I know that we have a backup of this. I’m also not going to do it while we’re running the preload, but it looks like that’s been taken care of, so let’s go over here. I’m going to run all these optimizations. Here we have 1,200 post revisions that are now deleted.

It’s going to take a while for it to go through this, sometimes. This is a fairly small website, so it really didn’t take too much, but let’s run this one more time, see what it’s done. All right, now we’re down to 2.6 seconds from all the way up, what was it, over 6 seconds before we started.

The next one that I’m going to add is going to be a lazy load. Lazy loading, there we go, lazy load by WP Rock is the one that I use. Super easy to configure. Just click on it, activate, go to the settings, and we’ll just check a few boxes here.

Images, I-frames. I’m not going to do the YouTube videos by thumbnail. Save changes. Okay. Now, last step, really, I think that optimizing … we’re not going to sit here while we optimize the entire library, but optimizing the images for this thing is going to be the last step to really get this down.
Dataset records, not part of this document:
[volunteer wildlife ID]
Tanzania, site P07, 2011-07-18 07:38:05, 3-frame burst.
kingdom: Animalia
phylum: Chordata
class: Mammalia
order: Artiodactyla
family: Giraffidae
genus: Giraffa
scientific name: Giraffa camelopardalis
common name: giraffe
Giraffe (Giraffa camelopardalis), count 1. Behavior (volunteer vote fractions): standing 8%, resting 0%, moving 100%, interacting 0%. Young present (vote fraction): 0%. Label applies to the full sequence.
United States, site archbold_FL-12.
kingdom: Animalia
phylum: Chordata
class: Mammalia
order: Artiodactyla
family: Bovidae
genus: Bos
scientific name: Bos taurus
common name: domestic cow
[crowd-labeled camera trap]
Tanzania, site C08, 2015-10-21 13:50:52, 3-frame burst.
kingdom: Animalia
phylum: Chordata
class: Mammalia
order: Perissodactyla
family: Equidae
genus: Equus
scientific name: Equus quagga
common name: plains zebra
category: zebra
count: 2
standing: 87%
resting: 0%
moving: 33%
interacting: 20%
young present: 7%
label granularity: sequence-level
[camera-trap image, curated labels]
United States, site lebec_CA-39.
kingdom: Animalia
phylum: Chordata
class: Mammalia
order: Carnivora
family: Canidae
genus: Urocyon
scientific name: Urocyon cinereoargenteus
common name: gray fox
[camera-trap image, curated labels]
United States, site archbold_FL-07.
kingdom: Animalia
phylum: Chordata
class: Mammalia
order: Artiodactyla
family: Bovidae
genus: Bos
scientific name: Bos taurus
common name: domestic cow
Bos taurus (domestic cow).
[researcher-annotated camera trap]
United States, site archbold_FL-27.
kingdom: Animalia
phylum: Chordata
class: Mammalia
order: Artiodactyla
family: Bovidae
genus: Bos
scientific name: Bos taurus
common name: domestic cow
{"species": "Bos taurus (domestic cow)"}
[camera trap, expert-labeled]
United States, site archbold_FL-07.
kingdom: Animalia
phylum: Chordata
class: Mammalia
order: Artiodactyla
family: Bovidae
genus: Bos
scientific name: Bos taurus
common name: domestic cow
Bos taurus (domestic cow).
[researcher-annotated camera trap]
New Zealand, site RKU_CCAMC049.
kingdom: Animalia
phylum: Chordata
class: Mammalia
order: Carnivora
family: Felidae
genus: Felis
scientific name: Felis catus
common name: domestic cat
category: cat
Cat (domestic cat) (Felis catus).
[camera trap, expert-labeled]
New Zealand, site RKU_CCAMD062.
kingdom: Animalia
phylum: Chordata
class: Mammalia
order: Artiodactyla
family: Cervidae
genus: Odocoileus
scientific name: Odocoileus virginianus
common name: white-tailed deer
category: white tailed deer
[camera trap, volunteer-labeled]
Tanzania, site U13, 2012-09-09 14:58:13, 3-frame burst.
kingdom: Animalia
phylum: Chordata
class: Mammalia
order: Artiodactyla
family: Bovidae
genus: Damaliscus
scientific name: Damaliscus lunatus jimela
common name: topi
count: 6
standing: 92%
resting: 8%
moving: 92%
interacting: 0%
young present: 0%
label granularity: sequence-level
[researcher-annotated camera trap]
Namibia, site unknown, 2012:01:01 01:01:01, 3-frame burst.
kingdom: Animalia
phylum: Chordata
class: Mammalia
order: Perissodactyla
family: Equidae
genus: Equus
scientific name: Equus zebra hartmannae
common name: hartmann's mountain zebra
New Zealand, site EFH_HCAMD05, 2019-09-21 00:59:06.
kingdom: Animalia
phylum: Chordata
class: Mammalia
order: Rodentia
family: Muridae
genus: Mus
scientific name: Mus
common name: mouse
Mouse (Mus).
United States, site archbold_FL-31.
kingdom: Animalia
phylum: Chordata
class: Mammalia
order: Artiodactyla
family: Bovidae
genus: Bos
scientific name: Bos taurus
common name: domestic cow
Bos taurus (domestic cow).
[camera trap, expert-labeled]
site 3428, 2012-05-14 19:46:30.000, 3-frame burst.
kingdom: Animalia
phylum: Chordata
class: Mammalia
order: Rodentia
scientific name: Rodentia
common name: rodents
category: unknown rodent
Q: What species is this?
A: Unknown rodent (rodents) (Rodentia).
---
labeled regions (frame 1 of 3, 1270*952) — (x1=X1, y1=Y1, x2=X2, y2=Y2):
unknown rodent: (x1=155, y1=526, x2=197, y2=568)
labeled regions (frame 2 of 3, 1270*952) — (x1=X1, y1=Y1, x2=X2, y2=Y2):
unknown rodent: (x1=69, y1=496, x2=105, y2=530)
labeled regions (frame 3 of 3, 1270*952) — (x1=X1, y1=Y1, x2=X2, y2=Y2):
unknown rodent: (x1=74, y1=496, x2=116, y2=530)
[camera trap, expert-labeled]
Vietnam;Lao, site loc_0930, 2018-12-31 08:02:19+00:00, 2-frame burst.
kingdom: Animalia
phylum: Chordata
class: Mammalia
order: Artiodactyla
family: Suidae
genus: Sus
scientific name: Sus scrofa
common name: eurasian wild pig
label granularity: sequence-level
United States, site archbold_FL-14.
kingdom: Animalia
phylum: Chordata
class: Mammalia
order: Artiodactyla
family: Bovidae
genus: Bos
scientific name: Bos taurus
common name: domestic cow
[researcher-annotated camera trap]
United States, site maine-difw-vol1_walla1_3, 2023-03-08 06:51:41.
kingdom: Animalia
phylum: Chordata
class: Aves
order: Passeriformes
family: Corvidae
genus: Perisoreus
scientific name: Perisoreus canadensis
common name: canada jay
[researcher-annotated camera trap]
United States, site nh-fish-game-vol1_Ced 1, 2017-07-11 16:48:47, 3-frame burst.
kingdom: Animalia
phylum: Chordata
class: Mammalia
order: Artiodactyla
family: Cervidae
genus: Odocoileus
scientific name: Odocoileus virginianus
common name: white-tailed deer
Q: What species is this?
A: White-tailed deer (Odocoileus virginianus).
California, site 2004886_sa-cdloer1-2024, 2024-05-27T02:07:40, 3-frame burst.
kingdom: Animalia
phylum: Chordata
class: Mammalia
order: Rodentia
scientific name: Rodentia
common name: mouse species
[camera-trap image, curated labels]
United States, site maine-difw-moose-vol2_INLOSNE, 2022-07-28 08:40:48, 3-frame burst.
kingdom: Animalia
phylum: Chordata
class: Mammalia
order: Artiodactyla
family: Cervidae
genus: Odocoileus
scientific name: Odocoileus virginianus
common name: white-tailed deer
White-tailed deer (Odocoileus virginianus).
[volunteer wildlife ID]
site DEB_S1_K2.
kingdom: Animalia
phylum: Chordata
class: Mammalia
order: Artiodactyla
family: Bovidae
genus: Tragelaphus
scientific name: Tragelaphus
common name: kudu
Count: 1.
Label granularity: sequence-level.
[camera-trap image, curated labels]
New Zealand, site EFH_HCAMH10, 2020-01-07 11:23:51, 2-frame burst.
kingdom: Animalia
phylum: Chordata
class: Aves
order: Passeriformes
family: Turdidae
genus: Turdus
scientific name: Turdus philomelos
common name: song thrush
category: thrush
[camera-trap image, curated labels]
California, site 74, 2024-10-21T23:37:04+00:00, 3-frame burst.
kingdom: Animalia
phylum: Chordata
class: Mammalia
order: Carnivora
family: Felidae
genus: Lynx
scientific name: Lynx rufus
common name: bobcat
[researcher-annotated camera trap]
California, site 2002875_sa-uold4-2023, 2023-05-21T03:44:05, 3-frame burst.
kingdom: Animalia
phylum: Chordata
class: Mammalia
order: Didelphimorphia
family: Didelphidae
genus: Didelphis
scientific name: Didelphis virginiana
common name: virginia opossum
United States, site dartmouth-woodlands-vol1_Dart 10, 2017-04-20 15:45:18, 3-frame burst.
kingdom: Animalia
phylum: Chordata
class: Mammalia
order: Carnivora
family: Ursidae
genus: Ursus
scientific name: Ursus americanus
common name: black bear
I think we’re probably going to get this down to about 2.5 seconds if we did end up using any images that were too big and the site. I hope that this was useful. Really getting a WordPress site to load in a quick manner is really not that difficult.

I think that also a lot of the criticism of visual page builders, like WP Bakery, in this case Elementor, Divi, they’re unwarranted, because there are a lot of things that you can do to get these websites to load quickly even with a visual page builder.